China Gears Up For Wednesday Launch

To Become Third Country With Humans In Space

Far from the secretive way this whole thing started, China is starting to open up its brand-new launch facility in the Gobi Desert to visitors and media.

The launch facility in the hidden city of Jiuquan is indeed a showcase. "Our launch center is simply the most beautiful," the Beijing Morning Post said in a headline of thick black-and-red Chinese characters. Colorful pictures released by the government showed a gleaming, rocketlike metal sculpture and blood-red flags lining a road into the Jiuquan Satellite Launch Center in Gansu province.

The Zenzhou mission is set to launch Wednesday night, but the secrecy that has enshrouded China's space program still cloaks many aspects of the event. China isn't saying how many "taikonauts" will go into space Wednesday for what is scheduled to be a 14-orbit mission. But they do talk about how pretty the launch site is.

Jiuquan is in the Gobi desert, near an ancient, crumbling section of the Great Wall. The city has been a center of space research since 1958, when Mao Zedong ran China and his insular approach to governing made sure the country was far behind the Soviet Union and the United States in what was then called the "space race."

The government's Xinhua News Agency, in a dispatch from Jiuquan, described streets lined with lamps shaped like rockets and spaceships. It described red willows and multicolored bushes along the avenues and said the Ruoshui River, which runs through town, has helped turn Jiuquan into "an oasis ... with unique scenery and a pleasant environment."

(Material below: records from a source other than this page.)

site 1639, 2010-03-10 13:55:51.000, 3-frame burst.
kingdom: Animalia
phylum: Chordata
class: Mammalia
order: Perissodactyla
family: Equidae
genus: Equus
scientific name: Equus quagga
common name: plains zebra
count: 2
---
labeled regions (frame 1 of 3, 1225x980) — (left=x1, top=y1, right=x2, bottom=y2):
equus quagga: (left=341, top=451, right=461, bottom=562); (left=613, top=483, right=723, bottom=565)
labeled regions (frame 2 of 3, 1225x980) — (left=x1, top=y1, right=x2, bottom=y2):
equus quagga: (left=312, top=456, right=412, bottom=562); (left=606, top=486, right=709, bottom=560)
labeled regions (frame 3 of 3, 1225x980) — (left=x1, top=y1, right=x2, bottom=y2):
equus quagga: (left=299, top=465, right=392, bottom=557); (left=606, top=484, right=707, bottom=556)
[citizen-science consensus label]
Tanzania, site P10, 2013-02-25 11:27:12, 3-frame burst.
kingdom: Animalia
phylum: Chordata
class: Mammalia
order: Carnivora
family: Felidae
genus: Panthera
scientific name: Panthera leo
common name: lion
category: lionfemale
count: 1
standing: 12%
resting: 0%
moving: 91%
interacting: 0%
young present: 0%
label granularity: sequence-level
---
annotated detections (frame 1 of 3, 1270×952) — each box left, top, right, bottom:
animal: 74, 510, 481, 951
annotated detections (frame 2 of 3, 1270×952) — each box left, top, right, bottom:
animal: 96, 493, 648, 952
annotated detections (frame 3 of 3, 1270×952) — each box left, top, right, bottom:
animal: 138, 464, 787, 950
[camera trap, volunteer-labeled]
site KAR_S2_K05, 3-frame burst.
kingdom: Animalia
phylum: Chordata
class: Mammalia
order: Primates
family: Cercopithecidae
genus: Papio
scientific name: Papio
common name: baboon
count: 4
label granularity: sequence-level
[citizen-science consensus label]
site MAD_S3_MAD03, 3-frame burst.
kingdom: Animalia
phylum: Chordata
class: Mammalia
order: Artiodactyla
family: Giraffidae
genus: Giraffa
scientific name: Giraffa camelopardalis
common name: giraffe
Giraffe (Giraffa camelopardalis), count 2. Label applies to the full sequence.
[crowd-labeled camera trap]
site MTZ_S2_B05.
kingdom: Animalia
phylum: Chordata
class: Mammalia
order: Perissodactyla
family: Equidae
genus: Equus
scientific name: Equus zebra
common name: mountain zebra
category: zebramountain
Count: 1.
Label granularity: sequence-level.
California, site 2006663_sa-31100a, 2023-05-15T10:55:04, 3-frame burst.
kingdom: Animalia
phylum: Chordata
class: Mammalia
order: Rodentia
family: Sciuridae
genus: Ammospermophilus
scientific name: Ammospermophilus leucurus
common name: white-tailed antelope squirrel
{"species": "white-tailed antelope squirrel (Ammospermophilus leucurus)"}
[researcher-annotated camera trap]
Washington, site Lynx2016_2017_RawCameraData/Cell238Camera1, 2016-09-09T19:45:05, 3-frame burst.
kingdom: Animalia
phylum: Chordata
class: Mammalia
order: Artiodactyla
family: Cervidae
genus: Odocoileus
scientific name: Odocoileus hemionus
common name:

The cost of China's space program is reportedly staggering in a country where the average worker only makes $700 a year. For that reason, observers say the Chinese manned spaceflight program is cutting corners. Qi Faren, chief designer of the Zenzhou ("Divine Vessel") program, was quoted by the China Daily as saying he and his colleagues were confident about the mission despite the fact China had so far conducted only four unmanned test flights due to "limited funds."